Recuerdo unas vacaciones en las que nos pasó de todo. Yo tenía tres años. Mi abuela había viajado desde Argentina a Brasil para cuidarnos. Mi madre, estresada por la enfermedad de mi padre, nos tiró a los cuatro al regazo de Celestina antes que apoyara las valijas en el piso. Avanzada a su tiempo, mucho antes de la existencia de internet, alquiló un departamento por teléfono, en la peor playa de la costa de Santos. Recuerdo la expresión de anonadamiento de mi abuela al ingresar al living oscuro y húmedo, después de haber subido con dificultad un primer piso por escalera . Aún me visitan las golondrinas de porcelana azul que adornaban la la pared gris, sobre el sofá de cuero marrón. Otávio, mi niñera adorable, tuvo un escalofrío desde el momento que ingresó conmigo en brazos al sucucho. ” No hay una sola imagen santa”, dijo y abrió aún más sus ojos saltones. Puedo recordar el aroma almizcle de su piel negra, que ante el peligro se volvía más dulzón.

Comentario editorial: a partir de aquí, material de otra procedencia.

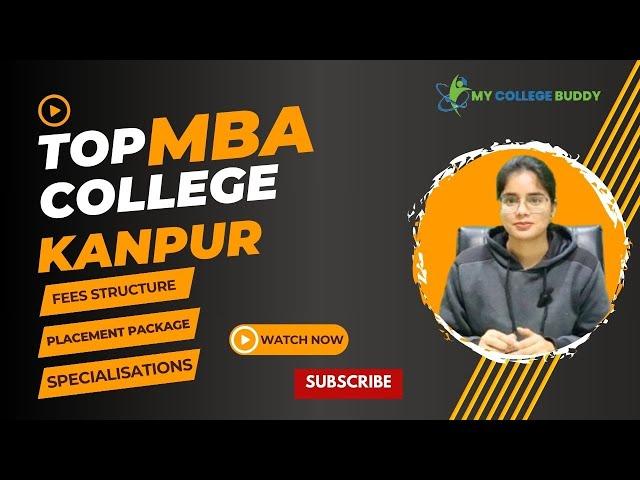 Top MBA Colleges in Kanpur- Rankings, Fees, Entrance Exam, Specializations, Placements!
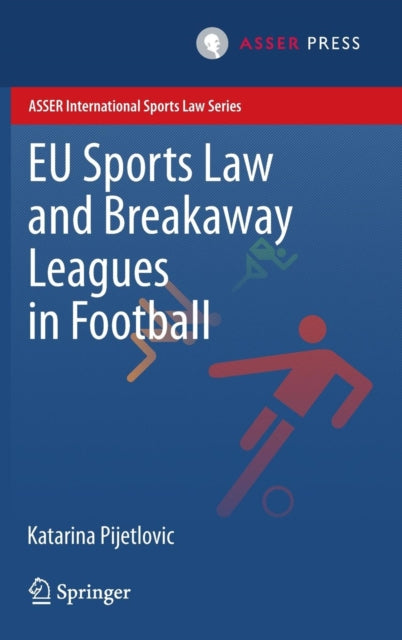 Eu Sports Law And Breakaway Leagues In F By Pijetlovic, Katarina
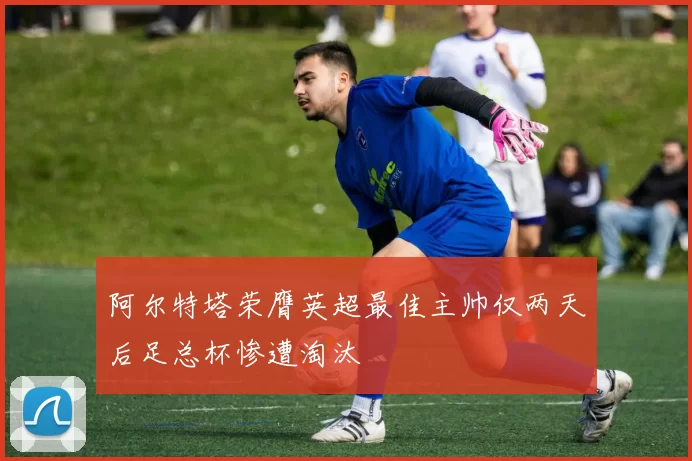 阿尔特塔荣膺英超最佳主帅仅两天后足总杯惨遭淘汰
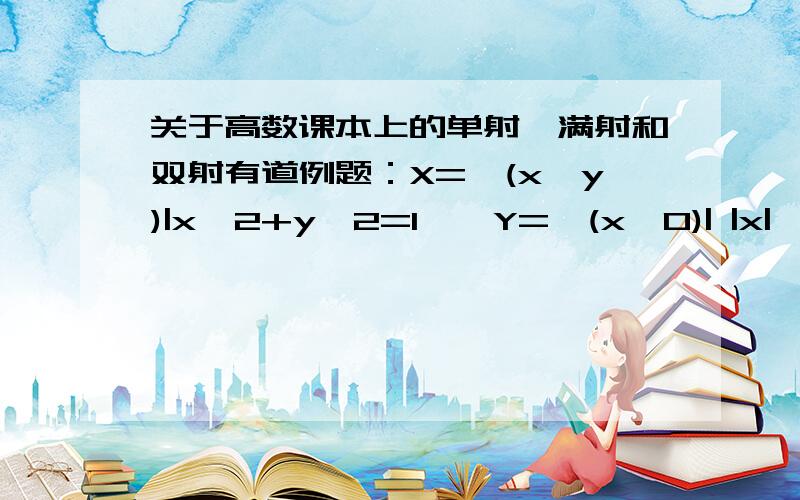 关于高数课本上的单射,满射和双射有道例题：X={(x,y)|x^2+y^2=1},Y={(x,0)| |x|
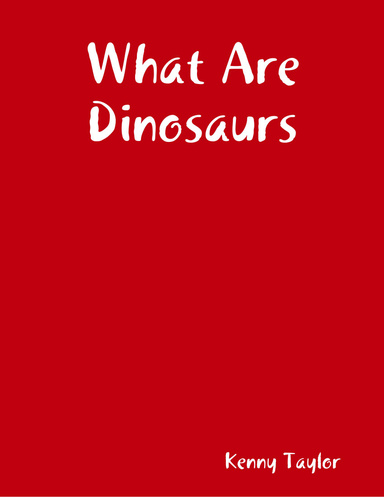 What  Are Dinosaurs
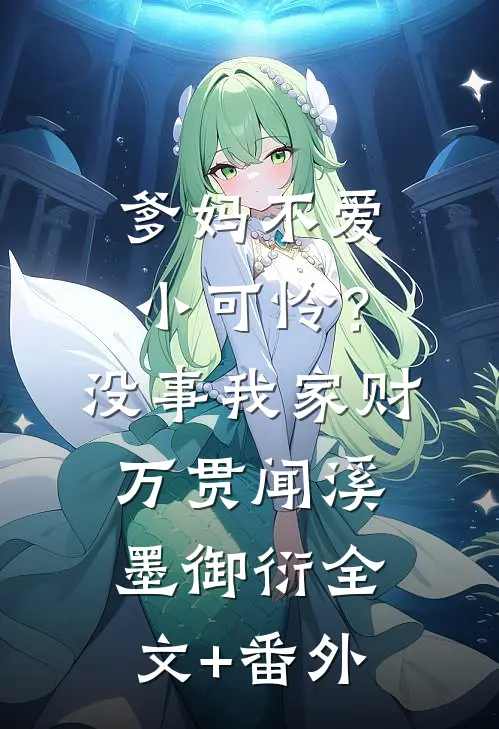 爹妈不爱小可怜？没事，我家财万贯闻溪墨御衍全文+番外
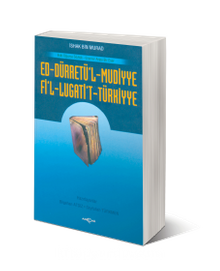 Ed-Dürretü'l-Muddiye / Fi'l-Lügati't-Türkiyye Eski Oğuzca Sözlük - Gramer Arası Bir Eser - İshak Bin Murad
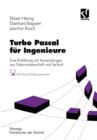 Turbo Pascal Fur Ingenieure : Eine Einfuhrung Mit Anwendungen Aus Naturwissenschaft Und Technik - Book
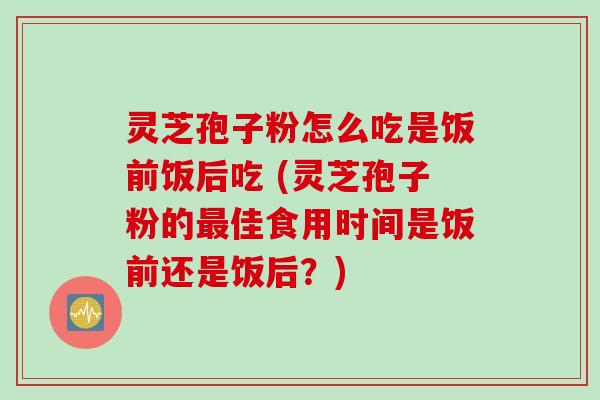 灵芝孢子粉怎么吃是饭前饭后吃 (灵芝孢子粉的最佳食用时间是饭前还是饭后？)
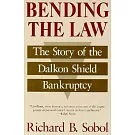 Bending the Law: The Story of the Dalkon Shield Bankruptcy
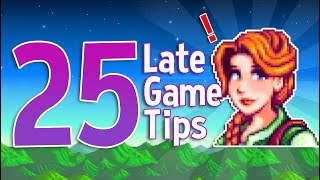 25 Late Game Tips for Stardew Valley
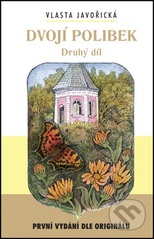 kniha Dvojí polibek 2., Akcent 2007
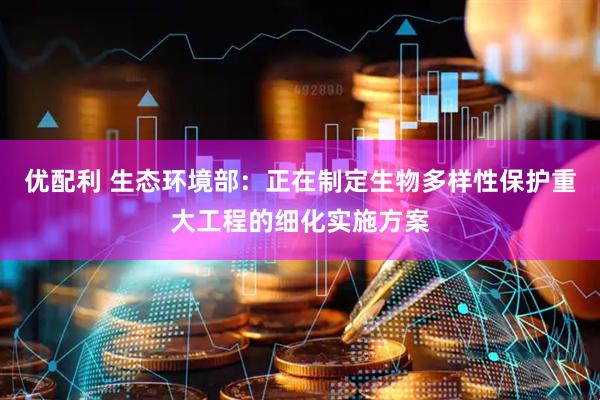 优配利 生态环境部：正在制定生物多样性保护重大工程的细化实施方案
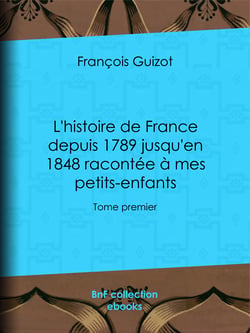 L'histoire de France depuis 1789 jusqu'en 1848 racontée à mes petits-enfants - Tome premier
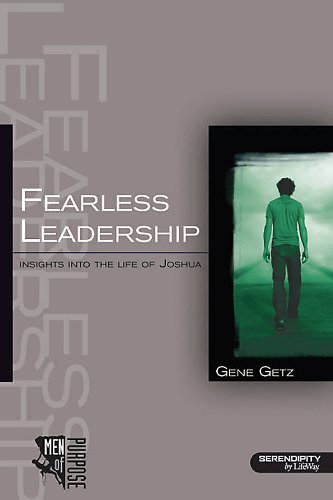 Beispielbild fr Fearless Leadership: Insights Into the Life of Joshua (Men of Purpose) zum Verkauf von SecondSale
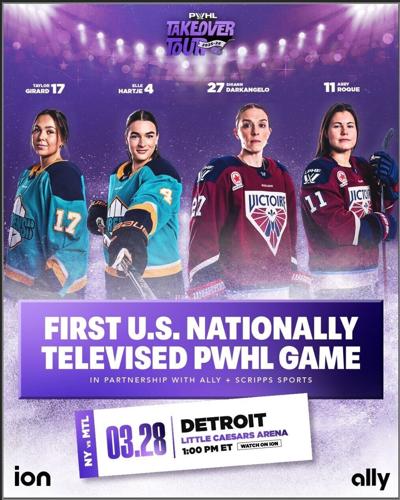 Ally, Scripps Sports and the PWHL have partnered to present the league's first national telecast in the U.S., airing the March 28 game in Detroit at 1 p.m. ET on ION.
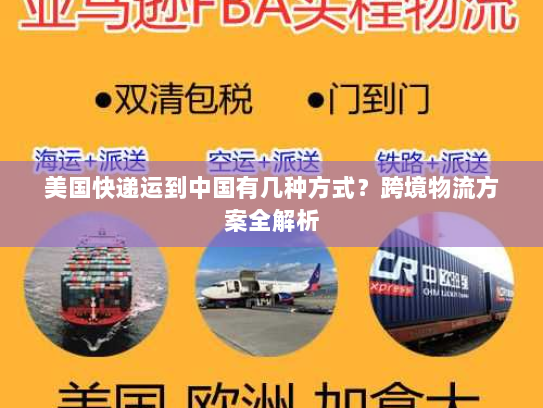 美国快递运到中国有几种方式?跨境物流方案全解析 美国快递运到中国有几种方式?跨境物流方案全解析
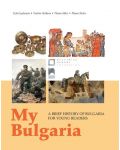 My Bulgaria: A brief history of Bulgaria for young readers - 1t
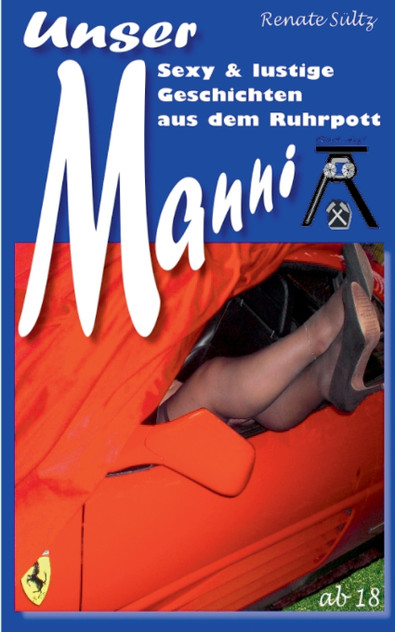Unser Manni - Sexy und lustige Geschichten aus dem Ruhrpott Unser Manni - Sexy und lustige Geschichten aus dem Ruhrpott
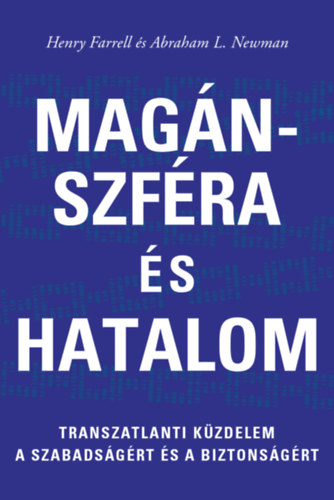 Henry Farrell, Abraham L. Newman - Magnszfra s hatalom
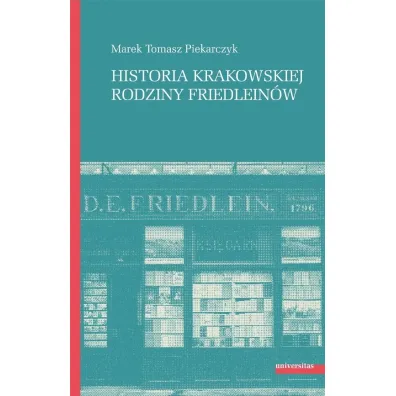 Historia krakowskiej rodziny Friedlein�w - Marek Tomasz  Piekarczyk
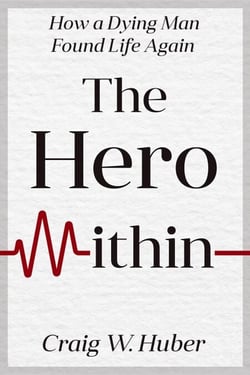 The Hero Within - Transplant Life, #1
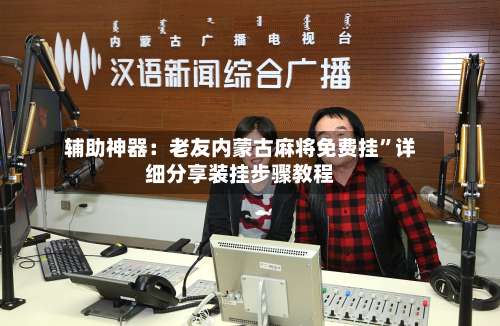 辅助神器：老友内蒙古麻将免费挂”详细分享装挂步骤教程-第2张图片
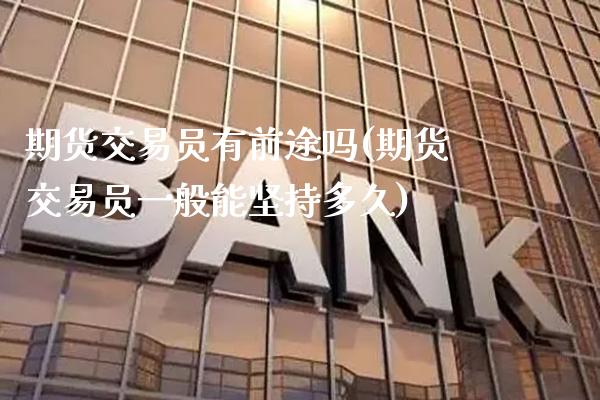 期货交易员有前途吗(期货交易员一般能坚持多久)_基金理财_第1张_格子财经网 期货交易员有前途吗(期货交易员一般能坚持多久)_https://www.gzmhy.com_基金理财_第1张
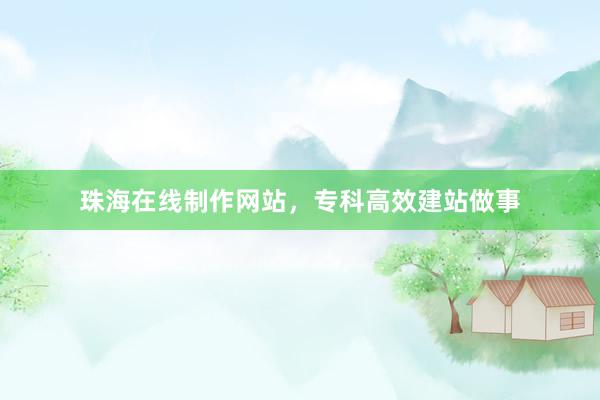 珠海在线制作网站，专科高效建站做事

Al día siguiente mi abuela enfermó y estuvo en cama por tres días. Llovía y llovía. Sugar, oh, honey, honey…sonaba por todas partes. Mi hermana mayor tuvo neumonia. El chofer que estaba a nuestra disposición, se accidentó. Pero nada de eso se comparó al gran acontecimiento de la temporada: en el balneario en el que estábamos, en plena tormenta eléctrica, murió un surfer, fulminado por un rayo. Dicen que tenía una pulsera de cobre en la muñeca izquierda y no se había retirado a tiempo del mar porque las olas estaban especiales ésa tarde. Días atrás lo había visto pasear con su tabla, llena de letras y un rayo azul pintado, que la atravesaba de punta a punta. Yo no sabía leer, pero hacía mis intentos.
Al día de hoy pienso si lo que atrajo el rayo fue la pulsera o el dibujo de la tabla. Y en cada cielo tormentoso lo imagino subido al rayo, surfeando las nubes, como un Thor flacucho de sonrisa perfecta.